Derpy was named for its tendency to give power kernel errors during its first service life until its retirement. When I adopted it, I gave it a new hard drive and inadverantly diagnosed the one lowballed part: its 2 TB HDD. I’ve also had issues with a stick of RAM from it, but I’ve had it running smoothly for a few years now as a secondary workstation.

ButtonMash

Dell Optiplex 7010
16 GB RAM
1×60 GB SSD
1×1 TB SSD (external)

Debian 11
Rocky 8

ButtonMash has been my main x86 experiment machine as well as my home server. I bought it from a church member who was upgrading his dental office computers. I My was host to my first Linux install: Ubuntu, but I’ve put it through a parade of distros including MicroCore (where I learned the command line), MineOS, Debian (originally from “red laptop”), and finally Rocky. Today, it serves as my primary home server, where I am setting up several Podman containers including Vaultwarden, PiHole, Nextcloud, and Minetest – each on a separate account for further isolation.

If and when we need to scan pictures, ButtonMash is dual booted with an external SSD I originally used with my Red Laptop.

GoldenOakLibry

Synology NAS

4x7TB HDD RAID 5 share
1 TB SSD share (external)

GoldenOakLibry is our home NAS intended for picture scanning. If nothing else, it’s exposed me to using a computer that’s meant to do nothing but serve files.

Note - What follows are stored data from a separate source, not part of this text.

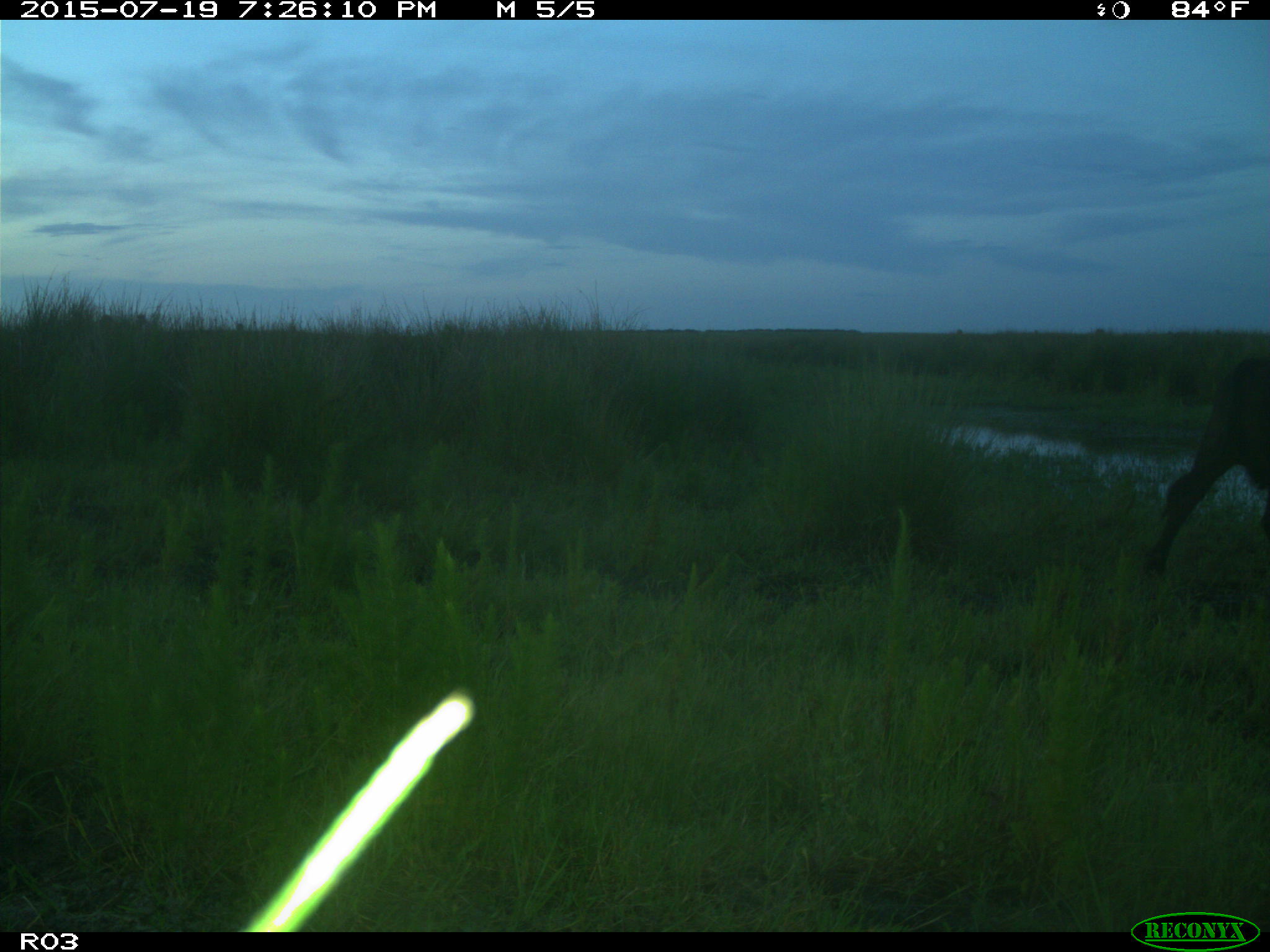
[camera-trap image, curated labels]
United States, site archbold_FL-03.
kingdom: Animalia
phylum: Chordata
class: Mammalia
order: Artiodactyla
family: Bovidae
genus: Bos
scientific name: Bos taurus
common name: domestic cow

I have a long way to go before I master it.

Raspberry Pi’s

1xRpi3B+
2xRpi4B
1xRpi400

My collection of super-flexible Raspberry Pi computers has served me well. At the moment, the Pi 4’s are serving as OpenWRT router firmware configured as Wi-Fi-to-Ethernet adapters for my upstairs workstation and my sister’s desktop. My Pi 3B+ has been inactive since its 3D printed PacMan ghost case got smashed, and my Pi 400 shares a monitor at my upstairs workstation.

Other/Misc computers

3D printer

Maker Select Plus
Added braces+feet

I am no master at 3D printing, but I know enough of the basics to scrape together most everything I try. At present, my printer needs a new fan and a printbed that isn’t warped.

Pine Phone

UBPorts Edition

The average smartphone these days spies on you. Its parent company is allowed to by the terms of service you need to accept before use. I resolved to not blindly accept any new EULA’s without knowing what I’m getting into and learning enough to be confident I’ve done something to mitigate the worst of these violations of privacy. As a consequence, I don’t have a usable phone ever since we switched providers a while back.

UPS’s

I have three uninterruptible power supplies directly under my supervision – one serving the network closet, one serving my upstairs workstation, and the other ButtonMash’s area. As of yet, I have not figured out the open source NUT driver.

My Father’s workstation

Dell Optiplex 7020
15 GB RAM

Linux Mint 20.3
Debian 11

15 GB RAM

After I bought ButtonMash, I got another used workstation out of the same dental office, replaced Windows, and gave it both sets of RAM. I later talked my father through installing Debian 11 on ButtonMash’s original hard disk

Ventoy USB (32 GB)

Not technically a computer, but easily one of my most versatile tools. Ventoy makes Linux media creation as simple as dragging and dropping a .ISO. Even better is that I can still put normal files on it!

Takeaway

Each part of my lab serves its function. There’s a certain joy when I get something new working and get to show it off.

Final Question

Which of your projects are you most proud of?